Cuando salió del agua mi dueña tuvo que reconocer que estaba un poco mareada. Jamás sabremos si fue a causa de dar tantas vueltas en un tiovivo acuático o si fue porque se dejó los tapones de silicona en la taquilla.


viernes, 9 de enero de 2015

Perplejidades danesas

Pequeño inventario ardillil tras cuarenta y ocho horas en Copenhague.
  • Todos los daneses se llaman Kasper hasta que no se demuestre lo contrario.

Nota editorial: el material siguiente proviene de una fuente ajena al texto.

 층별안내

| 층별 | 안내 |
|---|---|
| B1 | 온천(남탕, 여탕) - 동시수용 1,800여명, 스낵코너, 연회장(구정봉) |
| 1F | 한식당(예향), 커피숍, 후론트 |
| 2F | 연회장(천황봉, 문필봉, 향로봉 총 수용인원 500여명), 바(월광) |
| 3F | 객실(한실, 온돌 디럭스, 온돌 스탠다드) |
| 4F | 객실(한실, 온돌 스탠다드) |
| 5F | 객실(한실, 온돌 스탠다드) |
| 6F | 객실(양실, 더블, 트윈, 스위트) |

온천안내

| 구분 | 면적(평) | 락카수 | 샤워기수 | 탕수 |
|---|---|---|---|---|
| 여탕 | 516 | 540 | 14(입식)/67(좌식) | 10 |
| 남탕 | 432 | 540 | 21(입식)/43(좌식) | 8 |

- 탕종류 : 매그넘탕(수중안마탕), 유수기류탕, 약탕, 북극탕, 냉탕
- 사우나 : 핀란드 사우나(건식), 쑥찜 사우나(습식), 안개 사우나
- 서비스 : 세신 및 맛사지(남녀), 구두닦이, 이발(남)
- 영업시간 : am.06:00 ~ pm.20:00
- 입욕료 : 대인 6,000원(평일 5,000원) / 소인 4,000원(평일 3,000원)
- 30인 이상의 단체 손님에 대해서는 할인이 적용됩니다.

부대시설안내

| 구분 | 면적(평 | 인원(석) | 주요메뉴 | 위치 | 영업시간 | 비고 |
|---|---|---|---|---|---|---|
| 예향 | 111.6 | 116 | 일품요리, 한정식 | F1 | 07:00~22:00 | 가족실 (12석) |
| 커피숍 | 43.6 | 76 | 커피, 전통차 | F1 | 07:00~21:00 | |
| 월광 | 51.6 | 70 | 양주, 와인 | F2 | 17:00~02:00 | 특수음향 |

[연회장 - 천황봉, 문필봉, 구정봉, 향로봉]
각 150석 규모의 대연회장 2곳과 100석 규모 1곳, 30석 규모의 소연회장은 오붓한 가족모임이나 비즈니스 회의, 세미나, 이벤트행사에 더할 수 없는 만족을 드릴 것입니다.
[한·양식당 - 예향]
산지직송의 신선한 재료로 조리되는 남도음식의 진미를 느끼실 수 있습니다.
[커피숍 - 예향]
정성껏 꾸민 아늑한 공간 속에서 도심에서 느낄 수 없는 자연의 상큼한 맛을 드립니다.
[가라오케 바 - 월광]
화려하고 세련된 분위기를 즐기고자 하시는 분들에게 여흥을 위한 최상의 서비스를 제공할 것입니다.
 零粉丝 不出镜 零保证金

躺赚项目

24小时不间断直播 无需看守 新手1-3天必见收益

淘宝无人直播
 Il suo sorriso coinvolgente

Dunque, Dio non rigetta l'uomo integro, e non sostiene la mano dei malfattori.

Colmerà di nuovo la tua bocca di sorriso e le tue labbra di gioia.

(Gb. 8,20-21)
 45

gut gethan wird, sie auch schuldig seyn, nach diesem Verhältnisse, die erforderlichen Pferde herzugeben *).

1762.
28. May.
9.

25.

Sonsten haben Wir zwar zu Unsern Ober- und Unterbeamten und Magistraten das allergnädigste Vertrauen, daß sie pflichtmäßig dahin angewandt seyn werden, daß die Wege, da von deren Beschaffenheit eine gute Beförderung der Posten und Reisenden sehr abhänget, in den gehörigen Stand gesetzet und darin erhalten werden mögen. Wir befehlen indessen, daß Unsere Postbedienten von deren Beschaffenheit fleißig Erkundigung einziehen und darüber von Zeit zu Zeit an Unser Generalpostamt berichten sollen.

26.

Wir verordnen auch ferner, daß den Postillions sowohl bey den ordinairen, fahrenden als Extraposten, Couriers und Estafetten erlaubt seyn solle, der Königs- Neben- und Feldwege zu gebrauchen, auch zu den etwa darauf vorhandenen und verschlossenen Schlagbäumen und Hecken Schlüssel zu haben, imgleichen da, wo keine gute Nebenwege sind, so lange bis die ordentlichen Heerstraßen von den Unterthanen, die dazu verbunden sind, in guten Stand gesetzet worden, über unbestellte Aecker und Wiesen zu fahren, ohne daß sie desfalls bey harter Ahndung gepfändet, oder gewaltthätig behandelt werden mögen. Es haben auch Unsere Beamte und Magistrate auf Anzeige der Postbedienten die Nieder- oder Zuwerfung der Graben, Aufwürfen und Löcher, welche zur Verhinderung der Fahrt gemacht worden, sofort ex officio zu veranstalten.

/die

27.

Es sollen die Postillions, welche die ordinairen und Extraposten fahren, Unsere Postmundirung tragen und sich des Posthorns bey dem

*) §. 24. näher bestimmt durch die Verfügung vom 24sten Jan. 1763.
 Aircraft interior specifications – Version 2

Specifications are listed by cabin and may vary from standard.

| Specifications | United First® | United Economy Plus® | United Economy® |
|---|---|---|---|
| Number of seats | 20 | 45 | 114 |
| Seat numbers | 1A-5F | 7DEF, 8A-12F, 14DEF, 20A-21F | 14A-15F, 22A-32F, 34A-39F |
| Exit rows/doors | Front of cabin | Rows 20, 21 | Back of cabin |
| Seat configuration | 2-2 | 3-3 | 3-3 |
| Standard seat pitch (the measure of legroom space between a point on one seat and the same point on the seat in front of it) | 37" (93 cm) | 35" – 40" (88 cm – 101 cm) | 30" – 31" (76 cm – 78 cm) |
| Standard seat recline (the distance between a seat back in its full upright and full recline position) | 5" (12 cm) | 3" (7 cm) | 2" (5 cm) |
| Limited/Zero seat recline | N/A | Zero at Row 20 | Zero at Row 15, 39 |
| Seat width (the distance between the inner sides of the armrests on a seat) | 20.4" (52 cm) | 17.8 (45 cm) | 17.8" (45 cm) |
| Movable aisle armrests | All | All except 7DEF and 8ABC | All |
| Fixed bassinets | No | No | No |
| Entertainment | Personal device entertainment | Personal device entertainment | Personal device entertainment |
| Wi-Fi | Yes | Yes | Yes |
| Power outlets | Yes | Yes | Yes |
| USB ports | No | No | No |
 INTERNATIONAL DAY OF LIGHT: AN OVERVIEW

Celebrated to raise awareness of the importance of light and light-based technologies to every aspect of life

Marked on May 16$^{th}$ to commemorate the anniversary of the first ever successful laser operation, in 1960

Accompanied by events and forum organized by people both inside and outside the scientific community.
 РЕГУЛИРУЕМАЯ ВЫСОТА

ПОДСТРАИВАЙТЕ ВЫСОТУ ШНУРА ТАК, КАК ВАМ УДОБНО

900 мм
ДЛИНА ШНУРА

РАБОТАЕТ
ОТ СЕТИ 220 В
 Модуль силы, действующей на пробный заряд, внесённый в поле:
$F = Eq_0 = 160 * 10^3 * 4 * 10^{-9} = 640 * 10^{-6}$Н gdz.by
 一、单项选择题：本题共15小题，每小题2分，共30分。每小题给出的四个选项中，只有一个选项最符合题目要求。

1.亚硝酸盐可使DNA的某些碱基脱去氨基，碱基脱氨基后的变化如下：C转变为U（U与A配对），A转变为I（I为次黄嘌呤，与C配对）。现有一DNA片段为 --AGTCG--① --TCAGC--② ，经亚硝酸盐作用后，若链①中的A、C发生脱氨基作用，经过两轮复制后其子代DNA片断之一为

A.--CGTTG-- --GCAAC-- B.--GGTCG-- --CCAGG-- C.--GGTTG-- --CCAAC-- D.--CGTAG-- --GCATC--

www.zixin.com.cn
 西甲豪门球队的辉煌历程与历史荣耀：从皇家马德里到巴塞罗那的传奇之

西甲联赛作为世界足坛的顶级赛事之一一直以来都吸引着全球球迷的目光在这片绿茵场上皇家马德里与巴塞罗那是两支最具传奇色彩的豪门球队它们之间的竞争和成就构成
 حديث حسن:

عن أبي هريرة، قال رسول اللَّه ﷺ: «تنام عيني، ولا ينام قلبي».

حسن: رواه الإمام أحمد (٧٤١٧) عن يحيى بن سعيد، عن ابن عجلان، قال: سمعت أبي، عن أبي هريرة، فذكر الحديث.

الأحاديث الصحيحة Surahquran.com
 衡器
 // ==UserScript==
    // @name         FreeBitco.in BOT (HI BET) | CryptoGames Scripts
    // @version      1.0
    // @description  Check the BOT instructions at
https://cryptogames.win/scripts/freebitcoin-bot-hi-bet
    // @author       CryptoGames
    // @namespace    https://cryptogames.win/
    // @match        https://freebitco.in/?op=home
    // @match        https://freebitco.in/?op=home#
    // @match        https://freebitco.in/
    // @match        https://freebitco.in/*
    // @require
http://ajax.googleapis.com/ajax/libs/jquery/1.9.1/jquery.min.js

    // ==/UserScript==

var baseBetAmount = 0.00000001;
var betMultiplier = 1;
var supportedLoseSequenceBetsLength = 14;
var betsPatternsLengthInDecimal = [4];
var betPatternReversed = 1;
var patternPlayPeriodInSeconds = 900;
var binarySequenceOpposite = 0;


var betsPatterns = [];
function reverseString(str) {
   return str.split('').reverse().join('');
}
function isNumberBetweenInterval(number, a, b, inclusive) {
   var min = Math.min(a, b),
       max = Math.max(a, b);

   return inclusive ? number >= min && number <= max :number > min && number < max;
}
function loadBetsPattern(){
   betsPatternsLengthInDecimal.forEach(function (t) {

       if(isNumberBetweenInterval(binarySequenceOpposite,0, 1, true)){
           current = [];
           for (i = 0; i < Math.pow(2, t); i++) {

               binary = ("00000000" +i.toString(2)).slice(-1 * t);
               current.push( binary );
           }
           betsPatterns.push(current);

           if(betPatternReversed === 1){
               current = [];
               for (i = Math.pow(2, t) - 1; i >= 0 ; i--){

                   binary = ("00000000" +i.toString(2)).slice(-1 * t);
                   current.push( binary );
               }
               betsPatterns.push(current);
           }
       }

Y cuando se demuestra, entonces se llaman Jan.
  • Las perchas de los baños femeninos del aeropuerto de Copenhague han sido colocadas por un trabajador masai montado sobre una jirafa.
  • Los ciudadanos daneses, a efectos de transporte metropolitano, se dividen en adultos, niños, perros y bicicletas.
  • En Dinamarca la lateralidad es importante. A un lado, un kilo de Nesquik cuesta 20 coronas. Del otro lado de la calle, medio kilo de Nesquik cuesta casi 40.
  • La tradicional novatada a un nuevo inquilino cuando el actual está ausente incluye dejar el lavavajillas lleno hasta los topes de loza sucia para que la recién llegada se vuelva loca buscando los vasos.  
  • Para hablar danés, cójanse unas cuantas letras, barájense como se desee y pronúnciese de la forma más improbable posible. 
  • Las tomas de luz en los plafones de los techos de las casas antiguas son totalmente innecesarias puesto que Dinamarca se distingue por su cantidad de horas diarias de sol.
  • Las ardillas con abrigos de piel natural estamos mucho mejor adaptadas para sobrevivir a los inviernos daneses que sus dueñas, por muchos abrigos y edredones de plumas que se pongan encima.